Pour être bien clair, je ne me crois pas du tout personnellement immun à l'illusion que les choses que je sais sont plus importantes que les choses que je ne sais pas. Pour donner une petite anecdote aléatoire à ce sujet, mon poussinet me fait régulièrement écouter des morceaux de musique (typiquement dans le segment musique pop / variétés françaises des années '70 et '80) en me disant ça tu connais forcément : ce n'est pas possible de ne pas avoir entendu, et je souvent hausse les épaules en disant que j'ai peut-être entendu mais que ça ne m'a pas marqué, et en pensant qu'il me fatigue à croire que les musiques qu'il connaît sont incontournables ; et puis je ne sais plus à quel propos il a mentionné qu'il ne connaissait rien de Bob Dylan, et là j'ai été victime exactement du même effet de perspective (Blowin' in the wind tu connais forcément : ce n'est pas possible de ne pas avoir entendu !), avec les mêmes arguments de mauvaise foi que je dénonce plus haut (quand même, Bob Dylan, il a eu le prix Nobel de littérature, ce n'est pas n'importe qui), et c'est justement cette observation de ma propre mauvaise foi qui m'amène à écrire toute cette réflexion.

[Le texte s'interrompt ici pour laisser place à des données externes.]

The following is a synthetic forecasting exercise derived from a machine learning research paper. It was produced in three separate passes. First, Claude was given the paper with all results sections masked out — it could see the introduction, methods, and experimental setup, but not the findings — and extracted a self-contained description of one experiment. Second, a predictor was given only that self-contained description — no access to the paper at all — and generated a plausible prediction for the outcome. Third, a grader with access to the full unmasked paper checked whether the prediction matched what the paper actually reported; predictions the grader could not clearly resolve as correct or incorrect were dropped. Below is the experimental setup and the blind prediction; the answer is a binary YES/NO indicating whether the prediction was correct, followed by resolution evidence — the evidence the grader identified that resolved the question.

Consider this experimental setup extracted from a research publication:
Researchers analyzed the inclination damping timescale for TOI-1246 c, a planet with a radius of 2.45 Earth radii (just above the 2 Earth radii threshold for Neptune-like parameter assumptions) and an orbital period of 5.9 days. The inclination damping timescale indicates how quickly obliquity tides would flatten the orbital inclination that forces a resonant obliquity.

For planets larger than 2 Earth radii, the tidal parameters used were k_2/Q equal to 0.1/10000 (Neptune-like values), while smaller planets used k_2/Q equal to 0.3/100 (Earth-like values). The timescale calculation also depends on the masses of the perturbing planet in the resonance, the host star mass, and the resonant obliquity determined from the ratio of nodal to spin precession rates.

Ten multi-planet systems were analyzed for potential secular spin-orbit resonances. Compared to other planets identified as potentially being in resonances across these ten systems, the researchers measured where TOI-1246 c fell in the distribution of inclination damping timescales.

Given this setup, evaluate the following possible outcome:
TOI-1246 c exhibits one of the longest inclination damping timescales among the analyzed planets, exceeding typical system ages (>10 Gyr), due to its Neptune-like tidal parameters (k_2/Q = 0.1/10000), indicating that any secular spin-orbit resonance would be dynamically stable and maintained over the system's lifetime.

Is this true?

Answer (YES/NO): NO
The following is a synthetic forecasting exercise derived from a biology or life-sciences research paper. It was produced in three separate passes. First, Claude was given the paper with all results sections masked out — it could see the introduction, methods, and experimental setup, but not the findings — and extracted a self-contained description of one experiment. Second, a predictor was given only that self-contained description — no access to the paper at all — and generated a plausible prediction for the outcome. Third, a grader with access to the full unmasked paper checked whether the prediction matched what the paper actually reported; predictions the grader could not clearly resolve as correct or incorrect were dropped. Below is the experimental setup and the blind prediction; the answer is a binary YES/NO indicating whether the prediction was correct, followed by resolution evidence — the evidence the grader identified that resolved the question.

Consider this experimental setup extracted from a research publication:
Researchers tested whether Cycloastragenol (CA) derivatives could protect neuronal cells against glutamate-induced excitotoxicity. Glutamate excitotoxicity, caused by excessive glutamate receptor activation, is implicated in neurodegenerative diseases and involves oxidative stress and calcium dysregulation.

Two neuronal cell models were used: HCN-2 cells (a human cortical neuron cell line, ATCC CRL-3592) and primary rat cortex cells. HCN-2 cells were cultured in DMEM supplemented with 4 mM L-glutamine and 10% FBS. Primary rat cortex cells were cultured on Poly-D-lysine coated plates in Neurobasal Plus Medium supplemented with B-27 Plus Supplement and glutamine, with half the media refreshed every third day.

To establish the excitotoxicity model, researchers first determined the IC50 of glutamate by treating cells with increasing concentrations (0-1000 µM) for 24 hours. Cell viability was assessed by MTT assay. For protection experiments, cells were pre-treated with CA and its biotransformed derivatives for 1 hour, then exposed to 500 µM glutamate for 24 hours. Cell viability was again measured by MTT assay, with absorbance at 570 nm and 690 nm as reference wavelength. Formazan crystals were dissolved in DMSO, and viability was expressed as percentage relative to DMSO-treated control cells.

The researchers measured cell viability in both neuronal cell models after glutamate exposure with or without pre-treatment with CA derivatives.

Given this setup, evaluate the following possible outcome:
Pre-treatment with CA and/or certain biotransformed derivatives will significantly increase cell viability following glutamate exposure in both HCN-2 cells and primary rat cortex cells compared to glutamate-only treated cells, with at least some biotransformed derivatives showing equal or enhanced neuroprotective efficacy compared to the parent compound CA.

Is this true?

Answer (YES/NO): YES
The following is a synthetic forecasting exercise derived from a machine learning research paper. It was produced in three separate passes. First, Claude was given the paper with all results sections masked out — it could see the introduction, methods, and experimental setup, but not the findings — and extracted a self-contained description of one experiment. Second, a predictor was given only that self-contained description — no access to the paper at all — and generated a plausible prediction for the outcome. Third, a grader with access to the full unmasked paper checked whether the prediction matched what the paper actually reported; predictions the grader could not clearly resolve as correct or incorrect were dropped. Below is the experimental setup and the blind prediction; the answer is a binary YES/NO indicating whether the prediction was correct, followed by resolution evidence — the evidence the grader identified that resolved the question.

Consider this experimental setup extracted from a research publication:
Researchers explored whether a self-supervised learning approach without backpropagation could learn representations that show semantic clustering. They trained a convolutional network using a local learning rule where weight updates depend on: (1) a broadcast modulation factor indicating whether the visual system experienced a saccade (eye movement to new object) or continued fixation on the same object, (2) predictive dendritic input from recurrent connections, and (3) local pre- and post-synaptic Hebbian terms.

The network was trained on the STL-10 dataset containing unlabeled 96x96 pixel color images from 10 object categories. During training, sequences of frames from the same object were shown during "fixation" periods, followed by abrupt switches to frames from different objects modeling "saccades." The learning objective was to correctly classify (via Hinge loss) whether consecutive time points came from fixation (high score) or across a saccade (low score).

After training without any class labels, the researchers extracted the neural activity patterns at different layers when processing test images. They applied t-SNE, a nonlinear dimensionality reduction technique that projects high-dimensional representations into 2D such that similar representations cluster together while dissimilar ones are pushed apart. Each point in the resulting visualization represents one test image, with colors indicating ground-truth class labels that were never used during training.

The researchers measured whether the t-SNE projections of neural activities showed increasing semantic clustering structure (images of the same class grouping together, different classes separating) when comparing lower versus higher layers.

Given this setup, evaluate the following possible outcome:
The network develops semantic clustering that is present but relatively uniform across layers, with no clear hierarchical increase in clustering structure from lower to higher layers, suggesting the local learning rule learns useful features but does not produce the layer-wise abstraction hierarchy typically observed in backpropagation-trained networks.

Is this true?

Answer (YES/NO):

Et ce qui est intéressant aussi, c'est que cette illusion de perspective sur la culture générale (croire que ce qu'on sait est très important) s'applique non seulement à la culture générale, justement, mais aussi dans n'importe quel sous-domaine. Ce que je veux dire, c'est que parmi les mathématiciens (et je suppose que c'est pareil dans n'importe quel autre domaine, il se trouve juste que je connais et peux observer celui-là), il y a une culture générale mathématique… qui est tout autant un fantasme que la culture générale tout court : je ne sais pas quelles sont les connaissances réellement communes à une majorité de mathématiciens (et il semble que personne ne sache), mais ce que je sais, c'est que chacun a tendance à surestimer à quel point la communauté mathématique connaît les résultats avec lesquels il est personnellement familier, et même à les considérer comme incontournables. (Comme le dit un commentaire de la question MathOverflow que je viens de lier, j'aurais eu tendance à penser que quasiment tous les chercheurs en maths savent ce qu'est un espace de Hilbert, mais ayant discuté avec des gens proches de l'informatique théorique, je n'en suis plus si sûr.) Ceci vaut aussi pour les très grands mathématiciens : je ne sais plus où j'avais lu que John von Neumann ne savait pas qu'on obtenait un tore en recollant les côtés opposés d'un carré (il était tombé sur une discussion de collègues autour de ce dessin, il avait demandé ce que c'était, et il était tout amusé de l'apprendre) ; et Jean-Pierre Serre, il n'y a pas longtemps, m'a demandé ce qu'était le nombre chromatique d'un graphe quand j'ai utilisé ce terme pour lui décrire le problème de Hadwiger-Nelson ; je sais bien que Terence Tao a l'air d'être l'exception et de tout savoir dans tous les domaines, mais je soupçonne que c'est aussi une illusion.

Où est-ce que je veux en venir en racontant tout ça ? Je ne sais pas très bien, mais disons au moins (quitte à bousculer au passage quelques portes ouvertes) que l'idée de valoriser le fait d'avoir une « grande culture » a quelque chose d'assez malsain : au mieux c'est un critère de substitution pour la curiosité intellectuelle, mais pour ce qui est de la connaissance elle-même, nous avons tous accès à Wikipédia donc une culture générale virtuellement infinie — à la limite le critère plus pertinent à juger c'est plutôt de savoir si on est prêt à ouvrir Wikipédia et à en apprendre plus dès qu'on tombe sur un trou de sa culture déjà apprise.